Colorado's voters may have approved Amendment 64, but the federal government is unlikely to allow implementation of the marijuana measure and will probably threaten to sue or begin making arrests to stop it. That's the prediction of Sam Kamin, a University of Denver professor and national expert on the Colorado marijuana scene. He details possible scenarios below.
Earlier this year, we interviewed Kamin, a criminal law professor at DU, as well as the director of the university's Constitutional Rights & Remedies Program, for a post headlined "Marijuana at the Crossroads: Event asks if MMJ lawyers are breaking oath." More recently, we highlighted his participation in a 60 Minutes report about medical marijuana in Colorado; see the piece in its entirety below.
At the top of our conversation, I asked Kamin to interpret analysis of potential federal responses to Amendment 64 by Brian Vicente, an attorney who's among the measure's most prominent proponents. Turns out Vicente is a former law student of Kamin's -- but that doesn't stop the prof from offering a balanced appraisal of his views.
Vicente told us he feels there's nothing the Justice Department can do to stop the portion of Amendment 64 that decriminalizes adult possession of an ounce or less of marijuana, and Kamin agrees.
"I think Brian's analysis of that is spot-on," he says. "I believe the federal government can do nothing [if Colorado] criminalizes or decriminalizes any particular conduct.
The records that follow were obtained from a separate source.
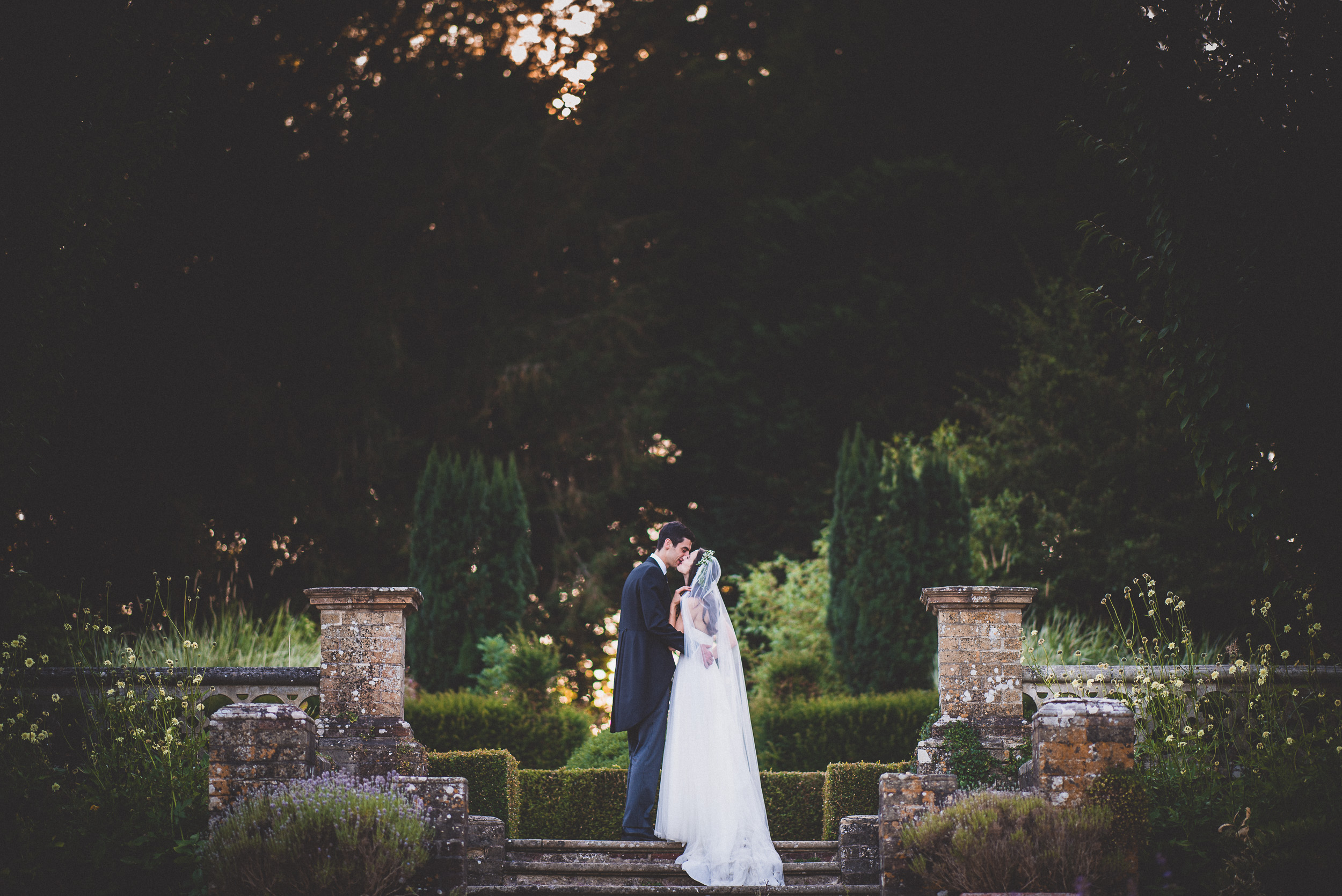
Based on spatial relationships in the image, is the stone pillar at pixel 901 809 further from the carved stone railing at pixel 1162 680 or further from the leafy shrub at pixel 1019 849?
the carved stone railing at pixel 1162 680

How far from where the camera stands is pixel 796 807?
8.90m

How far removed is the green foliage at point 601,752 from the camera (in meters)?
9.59

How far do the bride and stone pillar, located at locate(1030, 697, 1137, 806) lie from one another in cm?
156

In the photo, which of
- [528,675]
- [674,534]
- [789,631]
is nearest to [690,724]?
[674,534]

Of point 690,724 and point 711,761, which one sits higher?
point 690,724

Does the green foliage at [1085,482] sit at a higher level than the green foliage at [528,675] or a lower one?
higher

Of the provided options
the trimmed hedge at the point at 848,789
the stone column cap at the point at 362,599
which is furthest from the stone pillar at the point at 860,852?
the stone column cap at the point at 362,599

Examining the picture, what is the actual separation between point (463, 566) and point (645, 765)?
6.75 meters

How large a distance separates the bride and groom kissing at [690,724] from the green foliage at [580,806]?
199 cm

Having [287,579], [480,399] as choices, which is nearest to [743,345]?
[480,399]

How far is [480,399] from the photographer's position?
1725 cm

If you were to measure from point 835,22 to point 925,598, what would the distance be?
15.7 metres

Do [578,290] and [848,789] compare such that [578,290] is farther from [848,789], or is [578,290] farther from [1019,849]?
[1019,849]

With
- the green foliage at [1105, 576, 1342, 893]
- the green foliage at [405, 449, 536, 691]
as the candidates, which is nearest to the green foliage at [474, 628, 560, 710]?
the green foliage at [405, 449, 536, 691]
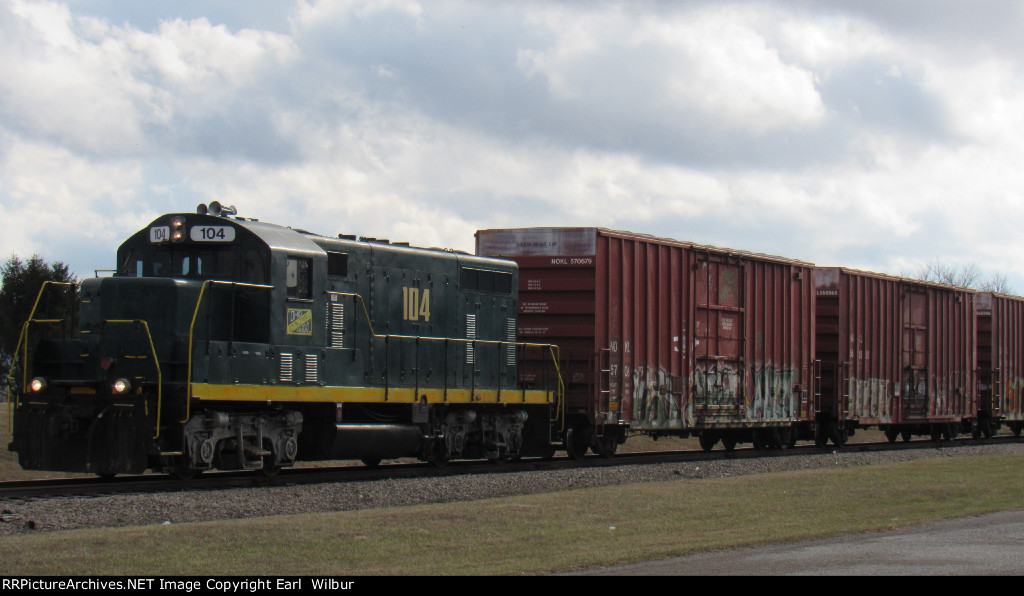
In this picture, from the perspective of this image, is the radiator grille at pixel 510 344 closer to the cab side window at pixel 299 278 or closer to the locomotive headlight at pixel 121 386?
the cab side window at pixel 299 278

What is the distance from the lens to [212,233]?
16.0 meters

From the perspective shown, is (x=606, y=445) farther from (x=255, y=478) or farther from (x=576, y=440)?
(x=255, y=478)

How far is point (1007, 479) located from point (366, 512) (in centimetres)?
1060

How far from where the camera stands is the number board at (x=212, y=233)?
52.3ft

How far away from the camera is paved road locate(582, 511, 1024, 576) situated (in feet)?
28.9

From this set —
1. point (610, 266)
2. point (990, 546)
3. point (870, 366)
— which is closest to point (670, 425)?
point (610, 266)

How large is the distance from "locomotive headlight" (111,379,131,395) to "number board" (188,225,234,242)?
2420 mm

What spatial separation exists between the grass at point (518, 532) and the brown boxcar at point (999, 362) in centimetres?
1929

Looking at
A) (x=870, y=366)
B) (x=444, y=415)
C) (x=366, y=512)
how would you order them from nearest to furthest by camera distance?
(x=366, y=512)
(x=444, y=415)
(x=870, y=366)

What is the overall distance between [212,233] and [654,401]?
32.9 ft

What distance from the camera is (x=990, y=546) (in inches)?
404

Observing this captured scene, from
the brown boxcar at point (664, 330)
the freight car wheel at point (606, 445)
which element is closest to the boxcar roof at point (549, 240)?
the brown boxcar at point (664, 330)

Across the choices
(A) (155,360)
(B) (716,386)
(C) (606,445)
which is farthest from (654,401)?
(A) (155,360)
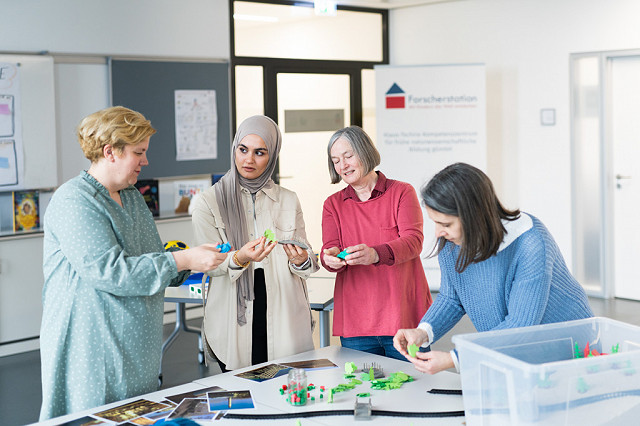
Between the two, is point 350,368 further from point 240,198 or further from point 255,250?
point 240,198

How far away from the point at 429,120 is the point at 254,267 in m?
4.86

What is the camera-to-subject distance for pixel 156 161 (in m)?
6.41

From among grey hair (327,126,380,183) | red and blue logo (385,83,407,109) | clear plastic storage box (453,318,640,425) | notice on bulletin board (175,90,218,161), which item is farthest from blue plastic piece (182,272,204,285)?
red and blue logo (385,83,407,109)

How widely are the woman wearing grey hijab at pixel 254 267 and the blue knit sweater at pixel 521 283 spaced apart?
766 millimetres

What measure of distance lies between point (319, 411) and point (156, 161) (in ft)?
14.9

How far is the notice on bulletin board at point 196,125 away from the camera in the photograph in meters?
6.58

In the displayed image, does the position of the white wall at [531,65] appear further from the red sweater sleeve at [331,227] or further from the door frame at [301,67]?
the red sweater sleeve at [331,227]

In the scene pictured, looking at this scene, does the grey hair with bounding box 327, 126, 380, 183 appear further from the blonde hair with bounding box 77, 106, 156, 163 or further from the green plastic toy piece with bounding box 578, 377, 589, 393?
the green plastic toy piece with bounding box 578, 377, 589, 393

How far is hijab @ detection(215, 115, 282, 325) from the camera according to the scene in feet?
9.18

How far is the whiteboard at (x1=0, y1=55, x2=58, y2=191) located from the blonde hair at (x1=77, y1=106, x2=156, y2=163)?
3616 mm

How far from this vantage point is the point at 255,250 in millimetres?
2598

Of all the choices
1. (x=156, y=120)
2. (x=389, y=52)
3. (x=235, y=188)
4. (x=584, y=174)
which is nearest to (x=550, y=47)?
(x=584, y=174)

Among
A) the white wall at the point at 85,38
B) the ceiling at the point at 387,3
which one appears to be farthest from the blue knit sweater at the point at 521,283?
the ceiling at the point at 387,3

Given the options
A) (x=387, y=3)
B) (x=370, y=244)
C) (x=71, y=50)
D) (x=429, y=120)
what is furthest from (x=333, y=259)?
(x=387, y=3)
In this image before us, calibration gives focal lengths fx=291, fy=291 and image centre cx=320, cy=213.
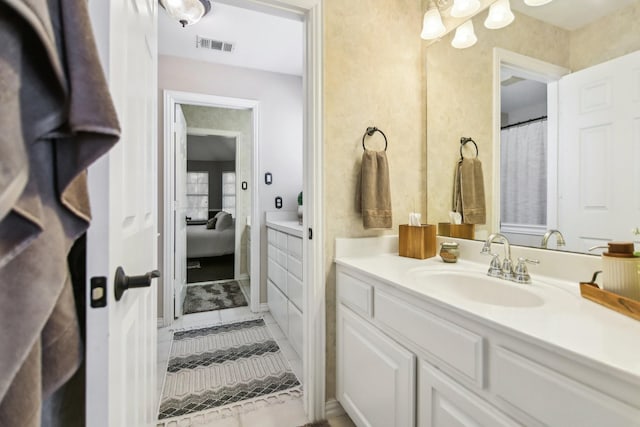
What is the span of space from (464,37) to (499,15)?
0.19 metres

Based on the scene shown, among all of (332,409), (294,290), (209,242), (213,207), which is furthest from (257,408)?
(213,207)

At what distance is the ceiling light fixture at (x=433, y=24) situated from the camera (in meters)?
1.62

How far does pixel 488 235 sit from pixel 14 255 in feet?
5.35


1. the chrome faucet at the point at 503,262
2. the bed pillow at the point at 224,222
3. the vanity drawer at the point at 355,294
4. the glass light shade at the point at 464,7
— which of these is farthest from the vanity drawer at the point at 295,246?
the bed pillow at the point at 224,222

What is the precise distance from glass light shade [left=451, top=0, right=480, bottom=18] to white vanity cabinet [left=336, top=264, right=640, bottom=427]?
4.66 ft

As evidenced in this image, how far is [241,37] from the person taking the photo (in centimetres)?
243

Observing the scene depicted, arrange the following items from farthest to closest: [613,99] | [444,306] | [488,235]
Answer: [488,235] → [613,99] → [444,306]

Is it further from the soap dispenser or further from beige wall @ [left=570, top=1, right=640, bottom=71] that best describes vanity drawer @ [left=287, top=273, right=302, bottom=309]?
beige wall @ [left=570, top=1, right=640, bottom=71]

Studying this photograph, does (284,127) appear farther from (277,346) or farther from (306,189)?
(277,346)

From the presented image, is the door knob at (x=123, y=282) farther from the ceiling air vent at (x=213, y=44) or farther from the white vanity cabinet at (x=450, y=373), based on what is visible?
the ceiling air vent at (x=213, y=44)

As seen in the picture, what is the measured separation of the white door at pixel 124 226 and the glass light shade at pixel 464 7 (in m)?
1.42

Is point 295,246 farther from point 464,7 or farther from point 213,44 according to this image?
point 213,44

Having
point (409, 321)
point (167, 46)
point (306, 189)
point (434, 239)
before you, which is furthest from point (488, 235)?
point (167, 46)

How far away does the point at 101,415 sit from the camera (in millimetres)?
551
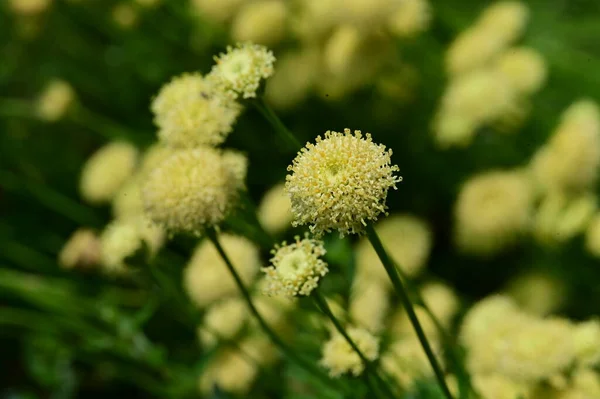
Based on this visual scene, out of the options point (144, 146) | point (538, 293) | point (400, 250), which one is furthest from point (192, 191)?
point (144, 146)

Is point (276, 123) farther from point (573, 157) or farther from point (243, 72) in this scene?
point (573, 157)

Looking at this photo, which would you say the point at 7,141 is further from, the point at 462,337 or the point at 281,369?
the point at 462,337

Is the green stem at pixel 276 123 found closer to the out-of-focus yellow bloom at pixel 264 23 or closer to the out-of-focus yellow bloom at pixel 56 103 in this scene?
the out-of-focus yellow bloom at pixel 264 23

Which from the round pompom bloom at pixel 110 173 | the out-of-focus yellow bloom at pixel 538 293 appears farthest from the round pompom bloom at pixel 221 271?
the out-of-focus yellow bloom at pixel 538 293

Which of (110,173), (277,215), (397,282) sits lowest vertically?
(397,282)

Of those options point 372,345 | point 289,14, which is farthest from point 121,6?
point 372,345

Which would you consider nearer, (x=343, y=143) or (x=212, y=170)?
(x=343, y=143)
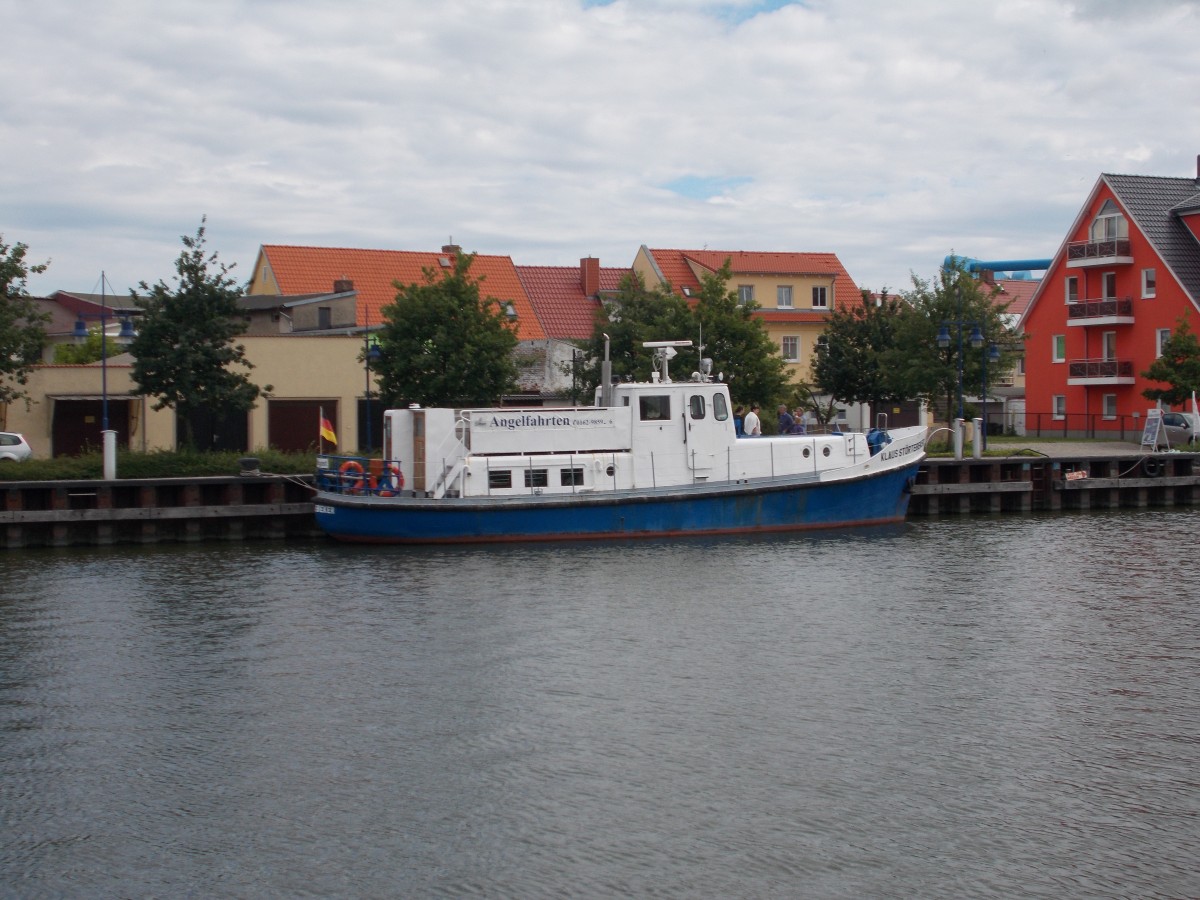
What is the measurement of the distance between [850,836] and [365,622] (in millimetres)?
10778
If voters want to pass something, they can pass it, and the federal government can't come in and make them undo it."
As such, Vicente believes the A64 provisions most vulnerable to federal action would be those pertaining to the authorization of a retail system for the sale of marijuana for recreational, as opposed to medical, purposes. Kamin concurs about this observation as well, and outlines a possible strategy for a court challenge.
"If the feds seek an injunction against the regulation of retail shops, the lawsuit might look a lot like the United States v. Arizona, the suit they brought to stop Arizona from implementing its immigration bill," he says. In that case, "they essentially said, 'The operation of your immigration system will adversely affect national policy, and where there's a conflict between state and federal law, the federal law prevails.'"
We've included the order on the Arizona suit below.
Why wouldn't the same logic apply to decriminalization? "In regard to criminalizing particular conduct, Colorado is free to follow the CSA [Controlled Substances Act] prohibitions or not. The supremacy clause and the preemption clause prevents us from engaging in conduct that creates an impermissible obstacle to the enforcement of federal law -- so they might not like that we don't have parallel laws prohibiting marijuana. But it doesn't prevent them from coming in and enforcing federal law.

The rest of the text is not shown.